## Aufgabenstellung
Entnehmen Sie der Adventspredigt wortgetreu den Abschnitt von „Krause, Cäsar Wilhelm“ bis „Ende. Amen. 1).“.

## Extrahierter Text
----------

Krause, Cäsar Wilhelm Alexander - Was lehrt Jesus vom jüngsten Tage?
Predigt am zweiten Sonntag des Advents.
Mein Gott, nimm mich nicht fort in der Hälfte meiner Tage! Deine Jahre währen für und für. Du hast vorhin die Erde gegründet, und die Himmel sind deiner Hände Werk. Sie werden vergehen, aber du bleibest. Sie werden alle veralten wie ein Gewand; sie werden verwandelt wie ein Kleid, wenn du sie verwandeln wirst. Du aber bleibst, wie du bist, und deine Jahre nehmen kein Ende. Amen. 1).

----------

## Datensatz
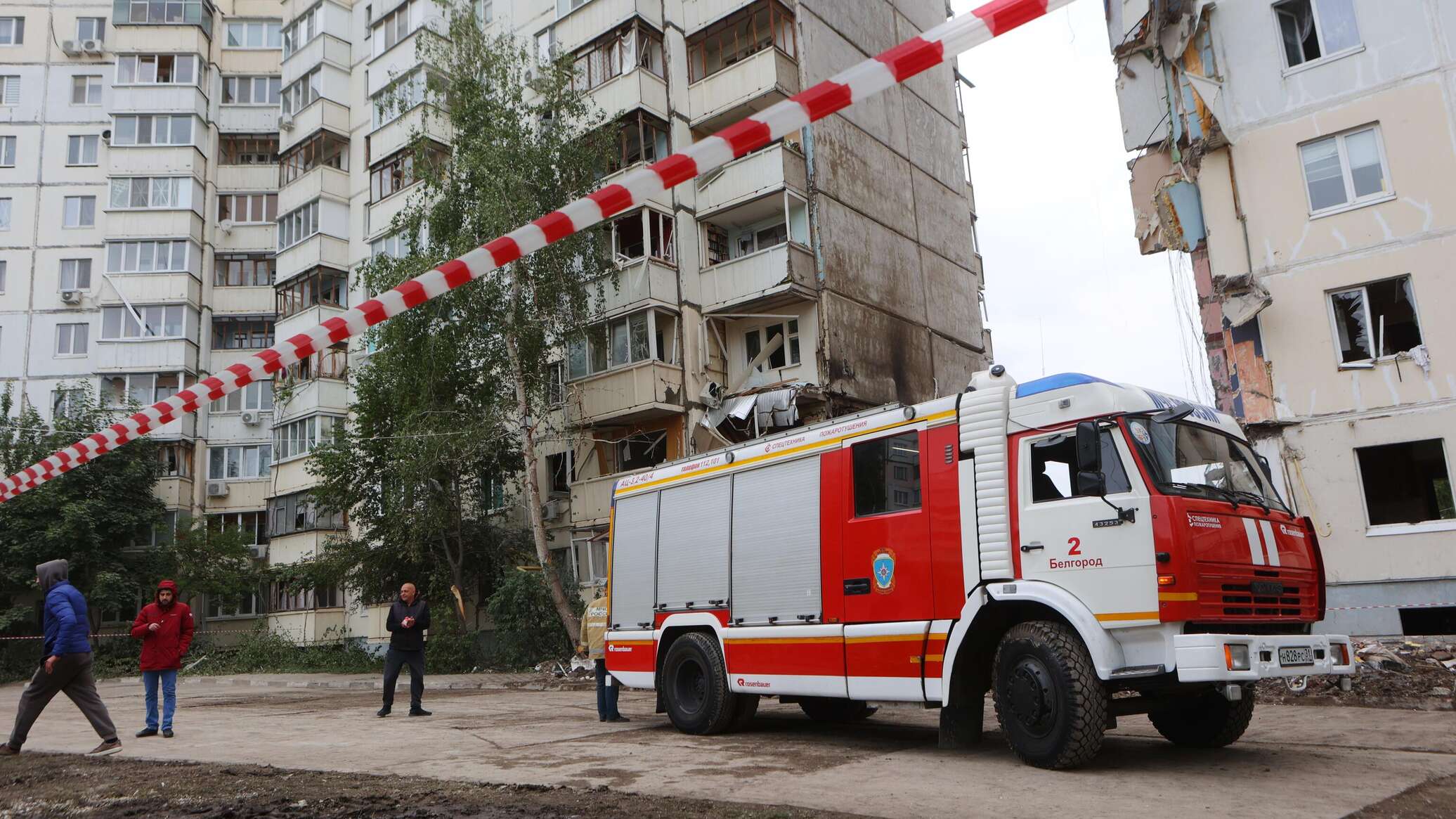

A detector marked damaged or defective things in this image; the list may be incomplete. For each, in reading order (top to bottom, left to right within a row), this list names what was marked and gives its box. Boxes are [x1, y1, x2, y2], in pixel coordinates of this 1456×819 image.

----------

## Antwortfeld
Krause, Cäsar Wilhelm Alexander - Was lehrt Jesus vom jüngsten Tage?
Predigt am zweiten Sonntag des Advents.
Mein Gott, nimm mich nicht fort in der Hälfte meiner Tage! Deine Jahre währen für und für. Du hast vorhin die Erde gegründet, und die Himmel sind deiner Hände Werk. Sie werden vergehen, aber du bleibest. Sie werden alle veralten wie ein Gewand; sie werden verwandelt wie ein Kleid, wenn du sie verwandeln wirst. Du aber bleibst, wie du bist, und deine Jahre nehmen kein Ende. Amen. 1).